Und die Aktivierung der Schlafdeiche? Matthias Freude ist das Thema einigermaßen leid. Den Bürgermeistern im Glietzener Polder, die nun Protestbriefe unterschreiben, hat er die Situation immer wieder erklärt. Immer wieder haben sie genickt. Haben gesagt, sie glaubten ihm, und dann doch nur Stimmung gemacht. Nun also noch einmal: Die Sandsäcke, die auf den Schlafdeichen liegen, werden ausgeschüttet, übrigbleiben, wenn überhaupt, 40 bis 50 Zentimeter Erhöhung. Spurplatten werden verlegt, so wie es die Landwirte gewünscht haben; die Deiche werden befahrbar gemacht. „Es gibt keine Risikoerhöhung“, sagt Freude.

Und der Ansiedlungsstopp? Nie habe Umweltminister Platzeck von einem Ansiedlungsstopp gesprochen, verwahrt sich sein Sprecher. Nur davon, in bestimmten Bereichen des Oderbruchs und der Ziltendorfer Niederung mit Baugenehmigungen sensibel umzugehen und Großprojekte nicht mehr zu genehmigen. Schon das reichte, um sofort den brandenburger Bauminister auf den Plan zu rufen: Baugenehmigungen werde es auch in Zukunft geben, sagte der.
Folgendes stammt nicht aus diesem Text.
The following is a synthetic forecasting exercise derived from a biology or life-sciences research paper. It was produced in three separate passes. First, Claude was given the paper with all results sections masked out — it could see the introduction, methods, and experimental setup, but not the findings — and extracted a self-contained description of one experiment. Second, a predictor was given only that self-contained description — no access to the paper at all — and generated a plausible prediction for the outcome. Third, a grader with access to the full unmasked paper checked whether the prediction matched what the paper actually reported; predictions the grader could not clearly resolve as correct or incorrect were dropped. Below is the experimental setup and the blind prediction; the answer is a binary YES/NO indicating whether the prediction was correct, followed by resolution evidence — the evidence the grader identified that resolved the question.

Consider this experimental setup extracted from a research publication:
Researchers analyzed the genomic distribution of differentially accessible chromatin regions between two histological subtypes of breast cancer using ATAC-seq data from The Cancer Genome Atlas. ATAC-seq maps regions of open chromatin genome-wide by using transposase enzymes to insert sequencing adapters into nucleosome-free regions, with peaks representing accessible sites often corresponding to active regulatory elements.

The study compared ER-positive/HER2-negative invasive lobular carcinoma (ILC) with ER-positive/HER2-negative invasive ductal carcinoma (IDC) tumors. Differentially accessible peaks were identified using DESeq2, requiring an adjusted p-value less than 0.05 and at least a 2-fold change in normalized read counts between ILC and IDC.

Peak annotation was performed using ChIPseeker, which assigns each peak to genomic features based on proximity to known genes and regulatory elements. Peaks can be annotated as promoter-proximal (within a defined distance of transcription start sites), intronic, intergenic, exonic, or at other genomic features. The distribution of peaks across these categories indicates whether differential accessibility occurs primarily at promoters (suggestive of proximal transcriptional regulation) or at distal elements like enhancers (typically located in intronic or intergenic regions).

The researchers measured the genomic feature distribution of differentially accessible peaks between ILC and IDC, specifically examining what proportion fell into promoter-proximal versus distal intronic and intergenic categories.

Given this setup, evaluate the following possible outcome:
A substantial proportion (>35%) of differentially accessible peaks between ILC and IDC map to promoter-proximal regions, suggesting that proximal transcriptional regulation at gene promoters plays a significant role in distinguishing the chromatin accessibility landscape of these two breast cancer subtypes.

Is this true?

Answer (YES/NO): NO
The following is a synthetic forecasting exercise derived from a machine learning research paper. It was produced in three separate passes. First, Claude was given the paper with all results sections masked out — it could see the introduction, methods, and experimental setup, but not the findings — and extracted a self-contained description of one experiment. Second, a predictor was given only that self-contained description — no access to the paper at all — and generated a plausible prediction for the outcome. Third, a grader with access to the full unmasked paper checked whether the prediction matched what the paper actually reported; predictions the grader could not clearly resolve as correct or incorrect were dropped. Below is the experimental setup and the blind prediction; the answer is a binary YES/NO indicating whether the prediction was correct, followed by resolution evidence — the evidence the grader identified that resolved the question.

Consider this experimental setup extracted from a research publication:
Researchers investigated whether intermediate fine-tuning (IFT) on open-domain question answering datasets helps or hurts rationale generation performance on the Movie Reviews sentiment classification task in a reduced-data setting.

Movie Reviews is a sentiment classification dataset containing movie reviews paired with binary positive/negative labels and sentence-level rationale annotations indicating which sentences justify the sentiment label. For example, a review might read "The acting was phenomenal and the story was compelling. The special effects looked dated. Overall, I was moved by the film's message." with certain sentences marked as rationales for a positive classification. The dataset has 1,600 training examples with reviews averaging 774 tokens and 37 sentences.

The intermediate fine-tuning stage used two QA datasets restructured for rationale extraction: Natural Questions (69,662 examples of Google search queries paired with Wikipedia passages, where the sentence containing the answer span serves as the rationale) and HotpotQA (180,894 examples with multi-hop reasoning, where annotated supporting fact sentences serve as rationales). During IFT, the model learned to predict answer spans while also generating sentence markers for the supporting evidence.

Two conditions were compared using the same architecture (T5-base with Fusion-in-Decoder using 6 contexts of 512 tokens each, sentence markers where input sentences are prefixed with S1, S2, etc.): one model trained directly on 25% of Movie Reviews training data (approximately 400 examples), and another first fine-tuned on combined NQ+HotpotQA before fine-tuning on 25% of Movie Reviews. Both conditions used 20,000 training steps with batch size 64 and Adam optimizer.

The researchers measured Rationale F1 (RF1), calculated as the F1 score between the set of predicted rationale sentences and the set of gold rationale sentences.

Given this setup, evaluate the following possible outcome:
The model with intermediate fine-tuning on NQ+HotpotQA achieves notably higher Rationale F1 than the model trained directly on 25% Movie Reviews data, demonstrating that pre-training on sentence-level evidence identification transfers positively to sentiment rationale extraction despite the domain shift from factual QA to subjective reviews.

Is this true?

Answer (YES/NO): NO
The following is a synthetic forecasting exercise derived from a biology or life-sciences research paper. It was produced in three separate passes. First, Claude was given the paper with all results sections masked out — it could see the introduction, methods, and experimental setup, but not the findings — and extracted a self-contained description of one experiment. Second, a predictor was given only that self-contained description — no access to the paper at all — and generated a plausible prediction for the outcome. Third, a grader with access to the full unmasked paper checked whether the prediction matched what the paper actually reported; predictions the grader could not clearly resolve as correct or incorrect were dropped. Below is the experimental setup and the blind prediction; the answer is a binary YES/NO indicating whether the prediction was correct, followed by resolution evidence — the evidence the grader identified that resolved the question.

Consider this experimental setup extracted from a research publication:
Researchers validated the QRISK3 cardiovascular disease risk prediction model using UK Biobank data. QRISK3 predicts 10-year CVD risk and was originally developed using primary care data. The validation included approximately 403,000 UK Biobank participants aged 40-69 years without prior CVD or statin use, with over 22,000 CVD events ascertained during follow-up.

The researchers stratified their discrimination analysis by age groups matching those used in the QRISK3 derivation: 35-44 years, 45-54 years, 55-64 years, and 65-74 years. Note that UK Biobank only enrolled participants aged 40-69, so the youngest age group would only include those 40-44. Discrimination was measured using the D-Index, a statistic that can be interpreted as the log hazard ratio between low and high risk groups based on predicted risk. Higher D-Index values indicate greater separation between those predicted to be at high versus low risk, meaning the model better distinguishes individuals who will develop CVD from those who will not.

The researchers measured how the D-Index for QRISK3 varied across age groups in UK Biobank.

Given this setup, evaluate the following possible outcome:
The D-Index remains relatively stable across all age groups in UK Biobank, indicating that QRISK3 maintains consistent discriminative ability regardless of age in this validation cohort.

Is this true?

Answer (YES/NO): NO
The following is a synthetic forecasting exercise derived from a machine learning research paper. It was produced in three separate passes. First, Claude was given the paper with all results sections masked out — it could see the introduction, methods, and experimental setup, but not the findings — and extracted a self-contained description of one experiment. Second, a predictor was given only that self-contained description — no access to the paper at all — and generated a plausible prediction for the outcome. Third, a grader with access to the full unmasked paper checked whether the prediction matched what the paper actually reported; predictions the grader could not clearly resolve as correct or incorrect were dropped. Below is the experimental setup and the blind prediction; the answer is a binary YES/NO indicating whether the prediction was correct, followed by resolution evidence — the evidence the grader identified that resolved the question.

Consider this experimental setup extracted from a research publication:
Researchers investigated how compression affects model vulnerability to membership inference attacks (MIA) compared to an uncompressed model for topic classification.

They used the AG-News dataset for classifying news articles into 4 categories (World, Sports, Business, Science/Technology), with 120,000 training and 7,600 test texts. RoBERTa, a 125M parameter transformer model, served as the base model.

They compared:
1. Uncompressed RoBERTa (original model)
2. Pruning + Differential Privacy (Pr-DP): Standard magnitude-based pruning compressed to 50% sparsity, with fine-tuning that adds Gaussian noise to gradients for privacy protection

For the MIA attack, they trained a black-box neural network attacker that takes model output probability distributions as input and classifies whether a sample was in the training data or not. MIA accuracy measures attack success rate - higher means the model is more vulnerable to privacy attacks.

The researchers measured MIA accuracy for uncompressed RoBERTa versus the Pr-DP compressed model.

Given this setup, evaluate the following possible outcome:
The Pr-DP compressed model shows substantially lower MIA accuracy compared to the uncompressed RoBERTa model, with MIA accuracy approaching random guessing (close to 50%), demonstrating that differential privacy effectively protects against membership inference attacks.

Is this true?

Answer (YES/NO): NO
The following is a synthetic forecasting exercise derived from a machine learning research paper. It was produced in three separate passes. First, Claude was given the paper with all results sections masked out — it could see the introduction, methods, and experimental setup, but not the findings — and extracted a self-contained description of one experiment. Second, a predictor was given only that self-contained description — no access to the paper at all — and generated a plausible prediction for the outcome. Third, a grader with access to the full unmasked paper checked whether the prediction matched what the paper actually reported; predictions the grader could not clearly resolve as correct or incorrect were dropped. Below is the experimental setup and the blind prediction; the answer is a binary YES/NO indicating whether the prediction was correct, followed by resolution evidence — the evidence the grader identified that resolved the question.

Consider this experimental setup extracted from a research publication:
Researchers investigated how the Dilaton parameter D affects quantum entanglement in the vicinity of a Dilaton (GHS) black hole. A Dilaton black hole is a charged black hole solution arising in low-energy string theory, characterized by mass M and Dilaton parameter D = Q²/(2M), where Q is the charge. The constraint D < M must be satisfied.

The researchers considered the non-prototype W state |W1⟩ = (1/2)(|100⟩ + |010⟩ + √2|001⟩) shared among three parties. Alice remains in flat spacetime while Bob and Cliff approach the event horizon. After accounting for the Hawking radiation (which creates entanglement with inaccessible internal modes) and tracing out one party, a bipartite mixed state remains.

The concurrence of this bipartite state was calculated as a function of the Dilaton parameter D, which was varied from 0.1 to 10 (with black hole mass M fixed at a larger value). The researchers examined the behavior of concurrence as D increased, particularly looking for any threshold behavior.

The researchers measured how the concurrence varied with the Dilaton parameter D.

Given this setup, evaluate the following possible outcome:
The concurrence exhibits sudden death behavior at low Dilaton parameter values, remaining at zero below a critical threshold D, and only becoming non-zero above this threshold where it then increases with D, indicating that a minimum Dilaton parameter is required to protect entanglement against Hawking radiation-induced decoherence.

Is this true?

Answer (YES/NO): NO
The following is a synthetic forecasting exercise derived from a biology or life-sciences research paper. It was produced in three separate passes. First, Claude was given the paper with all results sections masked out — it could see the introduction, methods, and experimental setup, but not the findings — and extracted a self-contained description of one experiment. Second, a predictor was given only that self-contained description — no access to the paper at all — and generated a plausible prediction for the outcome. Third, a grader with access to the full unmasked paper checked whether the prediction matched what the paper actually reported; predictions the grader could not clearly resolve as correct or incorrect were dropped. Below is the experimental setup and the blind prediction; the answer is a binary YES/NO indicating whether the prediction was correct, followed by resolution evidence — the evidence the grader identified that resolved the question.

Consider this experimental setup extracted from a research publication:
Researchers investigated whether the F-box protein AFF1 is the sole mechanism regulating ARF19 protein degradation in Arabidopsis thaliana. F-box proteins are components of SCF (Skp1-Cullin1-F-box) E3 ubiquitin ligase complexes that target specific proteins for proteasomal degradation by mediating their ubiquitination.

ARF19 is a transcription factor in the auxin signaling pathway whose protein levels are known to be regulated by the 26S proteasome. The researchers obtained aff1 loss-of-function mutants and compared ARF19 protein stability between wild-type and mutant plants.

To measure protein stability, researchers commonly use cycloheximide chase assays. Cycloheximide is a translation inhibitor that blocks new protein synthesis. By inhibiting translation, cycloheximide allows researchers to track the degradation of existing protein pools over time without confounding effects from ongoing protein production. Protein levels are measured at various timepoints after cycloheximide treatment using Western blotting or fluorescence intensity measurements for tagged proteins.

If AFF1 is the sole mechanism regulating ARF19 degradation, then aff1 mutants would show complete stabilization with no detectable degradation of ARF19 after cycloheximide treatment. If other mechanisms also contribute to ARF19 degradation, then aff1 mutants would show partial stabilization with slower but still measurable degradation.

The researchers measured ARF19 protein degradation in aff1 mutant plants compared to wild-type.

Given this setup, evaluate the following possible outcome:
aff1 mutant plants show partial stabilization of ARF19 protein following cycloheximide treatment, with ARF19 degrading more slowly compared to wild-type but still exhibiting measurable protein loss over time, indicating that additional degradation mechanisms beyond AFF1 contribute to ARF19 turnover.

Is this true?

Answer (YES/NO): YES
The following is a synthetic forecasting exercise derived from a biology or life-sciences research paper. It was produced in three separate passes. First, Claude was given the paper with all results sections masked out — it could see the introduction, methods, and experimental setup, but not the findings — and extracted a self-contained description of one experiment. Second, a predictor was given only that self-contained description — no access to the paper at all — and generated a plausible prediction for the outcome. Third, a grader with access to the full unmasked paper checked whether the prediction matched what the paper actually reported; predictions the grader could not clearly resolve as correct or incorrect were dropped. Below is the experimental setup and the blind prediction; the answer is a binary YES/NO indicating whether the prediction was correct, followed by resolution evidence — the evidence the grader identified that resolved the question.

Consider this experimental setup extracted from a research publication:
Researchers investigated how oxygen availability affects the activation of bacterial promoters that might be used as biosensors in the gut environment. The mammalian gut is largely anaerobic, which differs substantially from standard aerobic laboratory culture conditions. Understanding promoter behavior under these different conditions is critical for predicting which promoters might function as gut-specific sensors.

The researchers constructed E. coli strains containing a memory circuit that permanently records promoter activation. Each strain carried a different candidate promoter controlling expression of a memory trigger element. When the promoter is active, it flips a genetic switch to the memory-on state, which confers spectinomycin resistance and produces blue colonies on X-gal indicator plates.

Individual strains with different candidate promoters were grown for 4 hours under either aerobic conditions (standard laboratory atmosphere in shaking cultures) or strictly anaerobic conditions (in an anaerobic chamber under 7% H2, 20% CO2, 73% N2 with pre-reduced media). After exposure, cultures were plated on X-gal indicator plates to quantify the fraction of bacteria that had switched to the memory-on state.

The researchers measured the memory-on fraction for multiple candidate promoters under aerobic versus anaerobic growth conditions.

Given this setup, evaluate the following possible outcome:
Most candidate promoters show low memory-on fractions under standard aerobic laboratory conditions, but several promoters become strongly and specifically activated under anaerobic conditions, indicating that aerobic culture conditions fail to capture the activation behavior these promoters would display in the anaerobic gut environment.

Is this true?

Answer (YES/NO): NO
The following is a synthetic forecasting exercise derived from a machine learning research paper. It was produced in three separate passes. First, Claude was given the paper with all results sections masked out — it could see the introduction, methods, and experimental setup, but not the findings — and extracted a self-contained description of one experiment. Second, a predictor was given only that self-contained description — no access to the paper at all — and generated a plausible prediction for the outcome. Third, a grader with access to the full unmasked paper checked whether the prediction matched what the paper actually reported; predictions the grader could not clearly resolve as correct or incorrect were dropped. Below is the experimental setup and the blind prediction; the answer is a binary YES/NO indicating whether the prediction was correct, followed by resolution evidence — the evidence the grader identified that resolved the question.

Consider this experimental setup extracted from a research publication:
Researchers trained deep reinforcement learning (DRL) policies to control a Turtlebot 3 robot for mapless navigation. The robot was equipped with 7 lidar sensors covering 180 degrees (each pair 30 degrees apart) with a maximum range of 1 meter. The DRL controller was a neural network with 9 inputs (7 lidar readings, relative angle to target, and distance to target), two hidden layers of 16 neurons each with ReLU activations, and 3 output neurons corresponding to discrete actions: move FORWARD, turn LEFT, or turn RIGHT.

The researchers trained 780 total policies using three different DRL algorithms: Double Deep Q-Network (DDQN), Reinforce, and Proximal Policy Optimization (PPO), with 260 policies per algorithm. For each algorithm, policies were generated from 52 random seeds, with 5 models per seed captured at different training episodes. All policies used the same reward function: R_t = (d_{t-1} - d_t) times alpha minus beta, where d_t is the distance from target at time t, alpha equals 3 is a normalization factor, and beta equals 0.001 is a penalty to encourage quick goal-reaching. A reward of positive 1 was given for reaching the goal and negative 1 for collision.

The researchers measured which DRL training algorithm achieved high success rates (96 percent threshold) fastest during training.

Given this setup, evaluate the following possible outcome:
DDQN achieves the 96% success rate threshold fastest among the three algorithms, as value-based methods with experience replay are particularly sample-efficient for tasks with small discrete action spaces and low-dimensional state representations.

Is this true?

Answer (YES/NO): NO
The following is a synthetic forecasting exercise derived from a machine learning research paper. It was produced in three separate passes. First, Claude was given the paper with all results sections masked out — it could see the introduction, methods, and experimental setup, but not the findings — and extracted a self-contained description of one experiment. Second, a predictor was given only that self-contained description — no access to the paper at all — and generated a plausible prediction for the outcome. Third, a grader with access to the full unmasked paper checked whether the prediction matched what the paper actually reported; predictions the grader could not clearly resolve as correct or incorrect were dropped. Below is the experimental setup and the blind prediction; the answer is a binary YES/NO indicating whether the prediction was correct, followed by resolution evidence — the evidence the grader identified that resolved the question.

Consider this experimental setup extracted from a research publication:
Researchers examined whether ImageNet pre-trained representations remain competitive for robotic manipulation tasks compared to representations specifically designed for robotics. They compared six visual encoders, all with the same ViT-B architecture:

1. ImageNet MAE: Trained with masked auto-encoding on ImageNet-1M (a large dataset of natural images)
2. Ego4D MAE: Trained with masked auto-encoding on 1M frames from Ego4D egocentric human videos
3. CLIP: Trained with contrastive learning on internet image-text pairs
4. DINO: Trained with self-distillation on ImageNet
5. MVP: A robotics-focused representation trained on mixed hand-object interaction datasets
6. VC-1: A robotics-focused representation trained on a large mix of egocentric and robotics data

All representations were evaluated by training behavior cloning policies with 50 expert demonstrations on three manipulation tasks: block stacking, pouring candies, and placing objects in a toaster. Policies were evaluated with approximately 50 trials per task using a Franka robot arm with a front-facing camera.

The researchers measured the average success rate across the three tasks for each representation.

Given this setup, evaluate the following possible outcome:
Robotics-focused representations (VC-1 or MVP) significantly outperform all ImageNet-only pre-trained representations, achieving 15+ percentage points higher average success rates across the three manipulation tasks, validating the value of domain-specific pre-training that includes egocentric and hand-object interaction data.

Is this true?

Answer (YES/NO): NO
Und als Platzeck nach der Flut erklärte, die Landwirtschaft müsse sich umstellen und Grünlandwirtschaft statt Ackerbau betreiben, um größere Überflutungsflächen zur Verfügung zu haben, schaltete sich der Landwirtschaftsminister ein: Die Landwirtschaft sei der Hauptwirtschaftszweig in diesem Landstrich, man dürfe ihr nicht das Rückgrat brechen. „Daß Rückzugsräume für das Hochwasser geschaffen werden, daran müßten die Oderbrüchler doch am meisten interessiert sein“, stöhnt Matthias Freude. Doch statt sachlicher Auseinandersetzung begegne ihm derzeit vor allem Polemik und Panikmache.

Otto Knoll wischt sich den Schweiß aus der Stirn. Die Demonstration ist an der Oder angekommen. Bedächtig stapft Knoll ans Ufer, in der linken Hand einen Rettungsring. „Möge uns die Oder allzeit gut gesonnen sein“, ruft er gen Wasser – und das gerät ihm denn doch sehr dramatisch –, und dann er wirft den Ring („Rettet das Oderbruch“) seinen Worten nach.

Eine Weile schaut er dem Reifen hinterher. „Bei Vater geht es um Heimat und um die Existenz“, sagt Tochter Evelyn. Hat Knoll nun das Oderbruch gerettet?